La réglementation encadrant les données de santé issues des objets connectés est très stricte. Depuis 2017 en Europe, tous les objets connectés e-santé doivent obtenir une licence spécifique et les constructeurs sont audités chaque année. En France, depuis 2021, les mandataires, les importateurs et les distributeurs sont également soumis à des contrôles réguliers. L’ensemble des dispositifs médicaux technologiques doivent être certifiés CE, selon les nouveaux règlements 2017/745 européens.
Du côté des patients et également des soignants, la technologie a désormais fait ses preuves et rassure. Le corps médical y voit l’opportunité d’être plus efficace et d’améliorer ses conditions de travail. La nouvelle génération de soignants, qui a grandi avec les nouvelles technologies, réclame une assistance technologique pour réaliser certaines tâches quotidiennes et fluidifier les process.
Mais, en parallèle, des réglementations complexifient le paysage de la santé connectée. Certaines lois, comme la norme HQE, freinent largement les débits cellulaires sur site hospitalier, rendant extrêmement difficiles la connectivité à l’intérieur des bâtiments et donc l’usage des objets connectés. Heureusement, de nouvelles technologies IoT cellulaires dédiées à l’IoT (LTEM, NB-IoT) peuvent répondre à ces contraintes.
Les hôpitaux et maisons de santé en ordre de marche
Certains hôpitaux, comme le CHU de Caen ou de Maubeuge ont déjà commencé à intégrer des capteurs e-santé au sein de leurs structures, et constatent les bénéfices de cette transition digitale.
L’objectif à long terme est aussi d’équiper les maisons de santé, passerelles indispensables entre le patient et l’hôpital.
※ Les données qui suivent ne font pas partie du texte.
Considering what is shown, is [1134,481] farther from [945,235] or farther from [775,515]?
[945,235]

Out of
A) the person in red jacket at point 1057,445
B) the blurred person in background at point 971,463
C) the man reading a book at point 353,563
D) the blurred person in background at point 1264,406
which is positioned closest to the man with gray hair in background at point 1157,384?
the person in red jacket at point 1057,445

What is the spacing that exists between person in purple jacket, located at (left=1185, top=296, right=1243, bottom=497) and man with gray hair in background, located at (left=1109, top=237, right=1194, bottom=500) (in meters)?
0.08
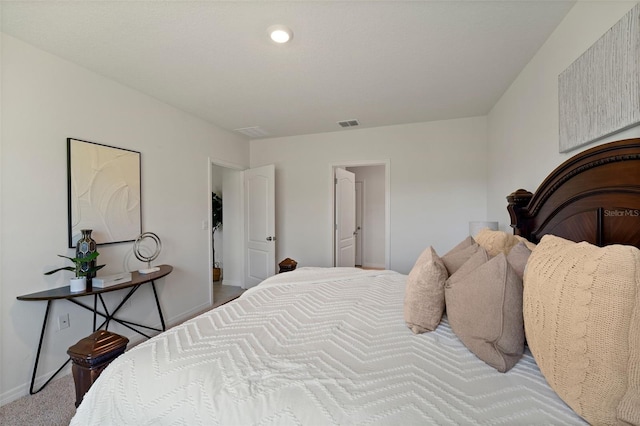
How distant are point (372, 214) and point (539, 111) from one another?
4384 mm

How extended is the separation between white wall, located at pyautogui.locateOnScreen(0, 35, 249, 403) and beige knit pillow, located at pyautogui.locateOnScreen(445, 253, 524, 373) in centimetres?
286

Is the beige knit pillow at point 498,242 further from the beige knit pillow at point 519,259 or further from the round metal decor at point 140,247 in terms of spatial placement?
the round metal decor at point 140,247

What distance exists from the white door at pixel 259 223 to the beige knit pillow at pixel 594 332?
11.8 ft

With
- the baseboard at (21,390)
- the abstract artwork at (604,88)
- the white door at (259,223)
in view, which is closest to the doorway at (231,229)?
the white door at (259,223)

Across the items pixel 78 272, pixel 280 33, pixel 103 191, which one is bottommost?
pixel 78 272

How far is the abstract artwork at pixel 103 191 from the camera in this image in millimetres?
2211

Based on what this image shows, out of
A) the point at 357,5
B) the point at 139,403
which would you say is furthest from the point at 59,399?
the point at 357,5

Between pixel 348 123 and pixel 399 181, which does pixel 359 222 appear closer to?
pixel 399 181

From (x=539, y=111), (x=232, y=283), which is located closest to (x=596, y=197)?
(x=539, y=111)

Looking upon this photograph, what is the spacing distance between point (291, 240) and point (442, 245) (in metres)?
2.29

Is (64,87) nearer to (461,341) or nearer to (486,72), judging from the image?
(461,341)

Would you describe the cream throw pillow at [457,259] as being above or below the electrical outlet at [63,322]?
above

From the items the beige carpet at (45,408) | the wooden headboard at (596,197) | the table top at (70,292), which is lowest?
the beige carpet at (45,408)

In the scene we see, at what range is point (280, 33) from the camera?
70.1 inches
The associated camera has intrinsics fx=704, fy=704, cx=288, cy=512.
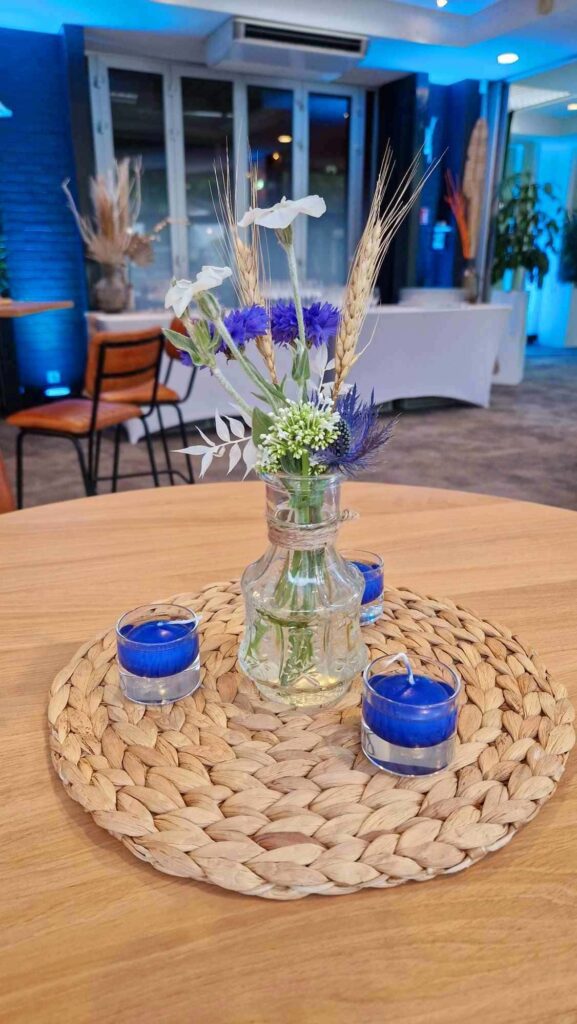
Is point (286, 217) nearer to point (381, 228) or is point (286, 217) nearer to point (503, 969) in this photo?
point (381, 228)

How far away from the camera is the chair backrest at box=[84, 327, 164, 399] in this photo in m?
2.52

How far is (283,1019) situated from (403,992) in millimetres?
69

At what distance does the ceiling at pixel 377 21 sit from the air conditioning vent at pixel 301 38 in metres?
0.06

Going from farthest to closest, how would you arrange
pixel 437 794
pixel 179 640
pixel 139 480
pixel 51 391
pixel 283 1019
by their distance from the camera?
pixel 51 391, pixel 139 480, pixel 179 640, pixel 437 794, pixel 283 1019

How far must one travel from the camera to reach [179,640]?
645 millimetres

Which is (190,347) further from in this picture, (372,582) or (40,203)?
(40,203)

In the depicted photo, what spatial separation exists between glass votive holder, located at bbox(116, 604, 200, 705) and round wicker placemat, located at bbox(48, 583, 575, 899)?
2 cm

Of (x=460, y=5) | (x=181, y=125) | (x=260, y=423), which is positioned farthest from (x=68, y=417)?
(x=460, y=5)

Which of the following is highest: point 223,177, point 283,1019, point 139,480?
point 223,177

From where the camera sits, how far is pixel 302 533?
62 cm

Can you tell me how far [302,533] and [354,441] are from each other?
0.10 meters

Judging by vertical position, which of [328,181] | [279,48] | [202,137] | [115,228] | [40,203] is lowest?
[115,228]

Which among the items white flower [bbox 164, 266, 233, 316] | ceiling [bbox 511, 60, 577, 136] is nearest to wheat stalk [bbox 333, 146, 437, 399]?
white flower [bbox 164, 266, 233, 316]

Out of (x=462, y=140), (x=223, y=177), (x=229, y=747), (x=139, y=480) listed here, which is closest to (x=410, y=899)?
(x=229, y=747)
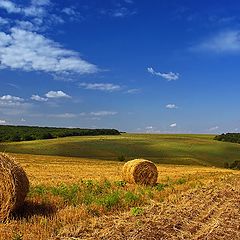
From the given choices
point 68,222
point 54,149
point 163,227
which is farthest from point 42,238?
point 54,149

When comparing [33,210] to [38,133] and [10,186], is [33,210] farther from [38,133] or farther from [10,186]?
[38,133]

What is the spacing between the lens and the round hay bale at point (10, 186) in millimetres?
9938

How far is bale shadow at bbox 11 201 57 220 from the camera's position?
32.7ft

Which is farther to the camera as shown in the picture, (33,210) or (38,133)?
(38,133)

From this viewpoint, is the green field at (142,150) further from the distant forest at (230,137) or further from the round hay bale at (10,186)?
the round hay bale at (10,186)

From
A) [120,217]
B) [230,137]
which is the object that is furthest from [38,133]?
[120,217]

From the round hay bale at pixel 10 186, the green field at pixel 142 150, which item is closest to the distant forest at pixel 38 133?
the green field at pixel 142 150

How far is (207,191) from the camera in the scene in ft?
47.1

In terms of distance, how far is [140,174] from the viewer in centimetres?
1900

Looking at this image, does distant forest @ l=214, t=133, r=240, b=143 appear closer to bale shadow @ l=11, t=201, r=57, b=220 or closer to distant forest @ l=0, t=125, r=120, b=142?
distant forest @ l=0, t=125, r=120, b=142

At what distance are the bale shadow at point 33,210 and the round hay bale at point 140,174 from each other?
316 inches

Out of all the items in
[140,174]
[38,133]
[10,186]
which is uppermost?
[38,133]

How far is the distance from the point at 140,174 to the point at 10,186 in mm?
9490

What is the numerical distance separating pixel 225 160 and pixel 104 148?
540 inches
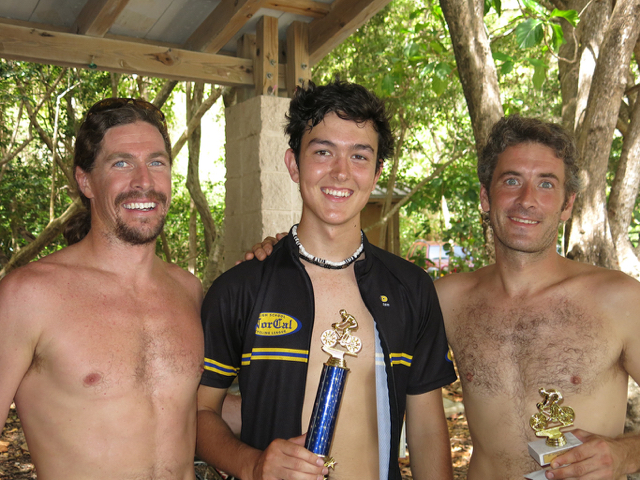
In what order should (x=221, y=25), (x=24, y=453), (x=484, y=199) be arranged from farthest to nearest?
1. (x=24, y=453)
2. (x=221, y=25)
3. (x=484, y=199)

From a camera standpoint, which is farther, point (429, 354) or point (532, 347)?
point (532, 347)

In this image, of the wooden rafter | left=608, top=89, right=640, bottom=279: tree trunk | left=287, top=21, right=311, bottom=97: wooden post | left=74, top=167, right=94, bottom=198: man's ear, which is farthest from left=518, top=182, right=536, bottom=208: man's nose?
left=287, top=21, right=311, bottom=97: wooden post

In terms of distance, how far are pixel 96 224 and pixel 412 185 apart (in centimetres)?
1177

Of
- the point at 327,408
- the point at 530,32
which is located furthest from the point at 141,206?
the point at 530,32

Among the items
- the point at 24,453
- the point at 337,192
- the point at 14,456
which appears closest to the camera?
the point at 337,192

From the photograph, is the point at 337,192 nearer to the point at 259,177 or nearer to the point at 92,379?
the point at 92,379

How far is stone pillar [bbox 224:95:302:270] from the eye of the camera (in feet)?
17.6

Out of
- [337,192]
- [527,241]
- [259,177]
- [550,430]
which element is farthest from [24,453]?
[550,430]

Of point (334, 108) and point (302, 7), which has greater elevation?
point (302, 7)

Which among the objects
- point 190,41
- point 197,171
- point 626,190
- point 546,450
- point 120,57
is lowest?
point 546,450

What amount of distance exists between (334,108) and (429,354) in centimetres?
121

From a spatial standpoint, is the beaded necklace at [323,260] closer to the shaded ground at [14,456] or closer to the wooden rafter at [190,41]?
the wooden rafter at [190,41]

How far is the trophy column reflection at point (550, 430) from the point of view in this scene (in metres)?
2.14

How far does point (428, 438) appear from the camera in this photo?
2.60 metres
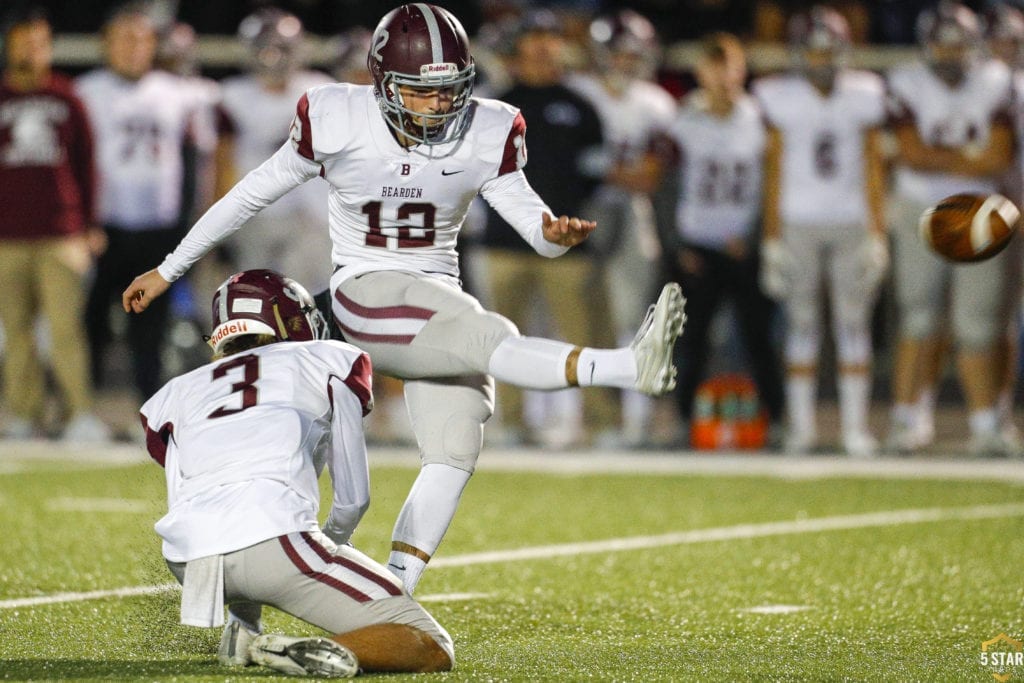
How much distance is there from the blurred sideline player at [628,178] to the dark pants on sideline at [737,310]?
0.29 m

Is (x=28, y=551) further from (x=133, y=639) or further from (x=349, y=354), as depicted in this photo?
(x=349, y=354)

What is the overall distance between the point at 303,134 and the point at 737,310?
14.9 ft

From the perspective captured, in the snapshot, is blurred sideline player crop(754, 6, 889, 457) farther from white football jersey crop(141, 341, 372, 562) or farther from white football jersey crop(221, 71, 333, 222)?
white football jersey crop(141, 341, 372, 562)

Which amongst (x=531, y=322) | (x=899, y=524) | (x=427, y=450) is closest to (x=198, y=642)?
(x=427, y=450)

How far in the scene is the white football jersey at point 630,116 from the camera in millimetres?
8789

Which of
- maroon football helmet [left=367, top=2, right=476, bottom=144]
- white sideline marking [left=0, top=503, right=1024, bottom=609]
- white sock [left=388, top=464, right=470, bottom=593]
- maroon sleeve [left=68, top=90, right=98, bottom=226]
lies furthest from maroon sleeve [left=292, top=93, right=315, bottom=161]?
maroon sleeve [left=68, top=90, right=98, bottom=226]

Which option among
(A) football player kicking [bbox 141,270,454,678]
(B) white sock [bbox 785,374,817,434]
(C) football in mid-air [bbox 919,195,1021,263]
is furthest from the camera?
(B) white sock [bbox 785,374,817,434]

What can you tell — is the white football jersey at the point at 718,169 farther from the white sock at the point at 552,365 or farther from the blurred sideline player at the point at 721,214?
the white sock at the point at 552,365

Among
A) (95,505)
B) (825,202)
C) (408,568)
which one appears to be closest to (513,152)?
(408,568)

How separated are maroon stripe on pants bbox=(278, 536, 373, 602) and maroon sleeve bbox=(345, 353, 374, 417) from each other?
1.37 feet

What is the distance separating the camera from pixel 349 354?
407 centimetres

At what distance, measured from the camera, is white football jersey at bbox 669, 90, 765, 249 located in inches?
338

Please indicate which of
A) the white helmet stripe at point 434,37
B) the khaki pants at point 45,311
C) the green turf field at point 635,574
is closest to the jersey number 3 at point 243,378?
the green turf field at point 635,574

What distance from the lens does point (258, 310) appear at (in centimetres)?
410
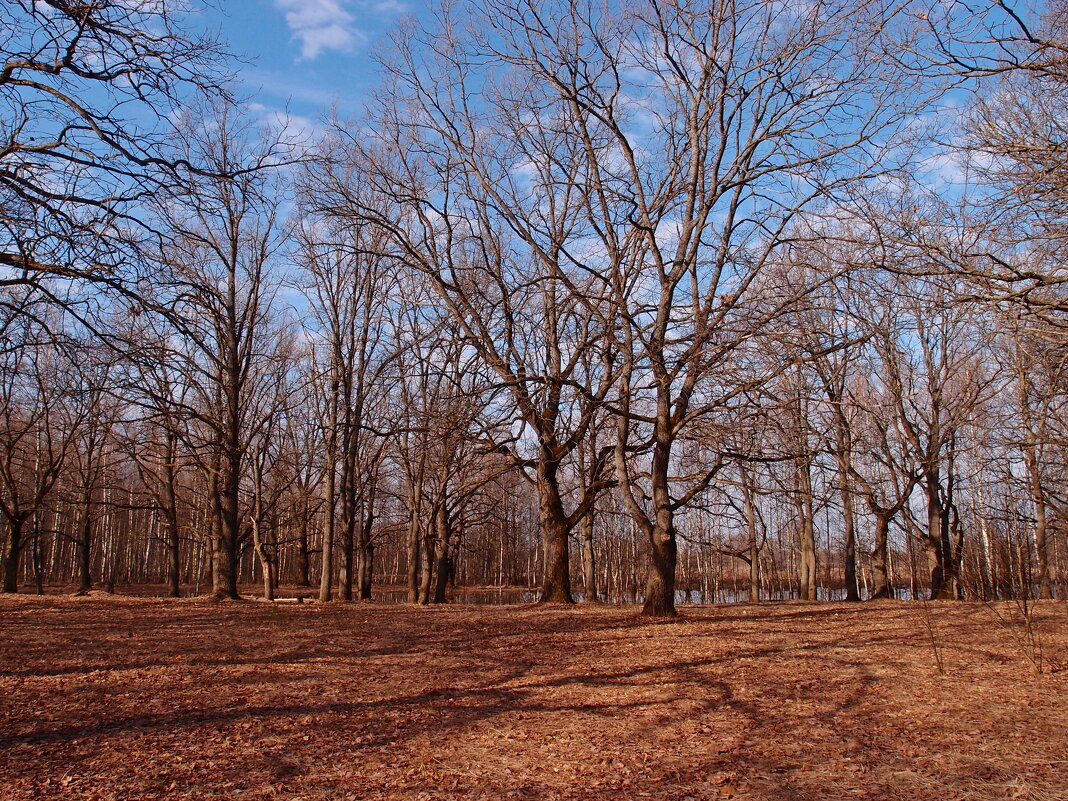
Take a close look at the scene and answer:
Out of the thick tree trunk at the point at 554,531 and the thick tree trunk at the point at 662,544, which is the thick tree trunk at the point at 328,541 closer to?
the thick tree trunk at the point at 554,531

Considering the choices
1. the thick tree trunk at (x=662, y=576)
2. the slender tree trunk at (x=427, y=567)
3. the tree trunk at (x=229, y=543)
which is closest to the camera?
the thick tree trunk at (x=662, y=576)

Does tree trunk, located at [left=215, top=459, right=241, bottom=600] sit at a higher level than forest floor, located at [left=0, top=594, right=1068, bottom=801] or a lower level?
higher

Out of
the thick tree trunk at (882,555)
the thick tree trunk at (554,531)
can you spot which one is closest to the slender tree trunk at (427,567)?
the thick tree trunk at (554,531)

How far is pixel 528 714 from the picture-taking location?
5723 millimetres

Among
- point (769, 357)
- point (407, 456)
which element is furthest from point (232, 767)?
point (407, 456)

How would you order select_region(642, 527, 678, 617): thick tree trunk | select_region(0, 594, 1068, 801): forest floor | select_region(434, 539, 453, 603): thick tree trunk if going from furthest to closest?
1. select_region(434, 539, 453, 603): thick tree trunk
2. select_region(642, 527, 678, 617): thick tree trunk
3. select_region(0, 594, 1068, 801): forest floor

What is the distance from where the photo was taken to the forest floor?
4141mm

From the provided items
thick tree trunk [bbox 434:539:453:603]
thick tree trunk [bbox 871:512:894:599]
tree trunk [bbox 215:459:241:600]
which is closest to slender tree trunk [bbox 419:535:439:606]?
thick tree trunk [bbox 434:539:453:603]

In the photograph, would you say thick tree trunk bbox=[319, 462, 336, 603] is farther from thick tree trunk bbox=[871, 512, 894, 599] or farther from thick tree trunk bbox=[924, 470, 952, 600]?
thick tree trunk bbox=[924, 470, 952, 600]

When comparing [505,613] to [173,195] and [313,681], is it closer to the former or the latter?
[313,681]

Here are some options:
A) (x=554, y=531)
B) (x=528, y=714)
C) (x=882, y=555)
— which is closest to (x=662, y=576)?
(x=554, y=531)

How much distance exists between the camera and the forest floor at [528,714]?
4.14 m

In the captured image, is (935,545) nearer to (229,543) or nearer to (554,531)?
(554,531)

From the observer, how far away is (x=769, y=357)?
34.3ft
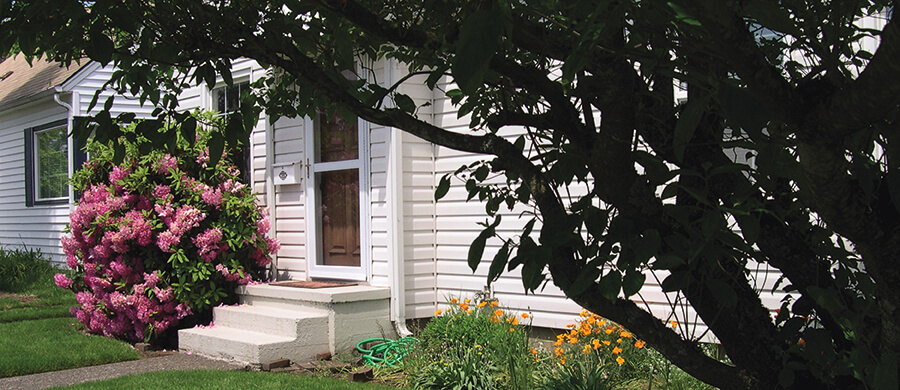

Ces centres régionaux où médecins, auxiliaires médicaux et pharmaciens se regroupent, peuvent traiter 80% des soins et permettent de désengorger les hôpitaux.
Un patient suivi à domicile grâce à la télé observance peut se rendre rapidement en Maison de Santé pour effectuer une consultation à un rythme adapté à son évolution.
Les soignants quant à eux pourraient bénéficier du soutien d’assistants vocaux qui pourraient leur rappeler les informations relatives à un patient en temps réel et faciliter la rédaction des rapports. Un meilleur suivi, avec des analyses optimisées… La digitalisation au service du patient et du corps médical promet de nettes améliorations pour le secteur de la santé sur les prochaines années. La croissance du secteur des technologies au service de la santé s’est largement accélérée avec la crise sanitaire et la France semble enfin se doter d’une législation plus adaptée. La e-santé pourrait apporter une partie des réponses nécessaires à la modernisation et à la transformation du système de santé.